- Born: Levi Petrus Borgstrom 7 November 1919 Lycksele, Sweden
- Died: 25 July 2001 (aged 81) Titirangi, New Zealand
- Known for: Woodturning, carving

= Levi Borgstrom =

Swedish-New Zealand carver

Levi Petrus Borgstrom (7 November 1919 – 25 July 2001) was a Swedish-New Zealand carver.

==Early life==
Borgstrom was born in Lycksele, Sweden in 1919. As a teenager, he began using his father's tools to carve wooden cutlery and crockery and was strongly influenced by Saami and Norrland settler culture. His career was largely focused upon spoon carving.

==Career==
In 1951, he moved to New Zealand and began incorporating New Zealand resources into his Scandinavian-influenced works. He used New Zealand and introduced timbers in his works, including kōwhai, tānekaha, akeake, rewarewa, mānuka, macrocarpa, cherry wood, privet, mangrove, and silky oak.

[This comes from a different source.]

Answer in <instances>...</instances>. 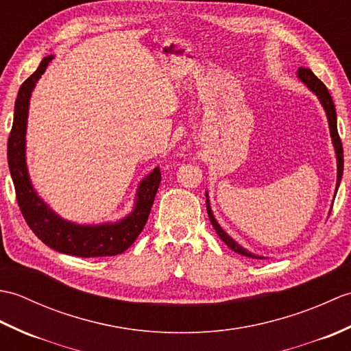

Borgstrom worked by drawing a design on a piece of wood and roughly creating the shape using a Scandinavian bow saw. He would then use knives and chisels to further refine the carving, followed by work with files and rasps. The final stages of creating a spoon included sanding, waxing and oiling.

==Collections==
His work is held in the collection of the Auckland War Memorial Museum and the Powerhouse Museum in Sydney, Australia.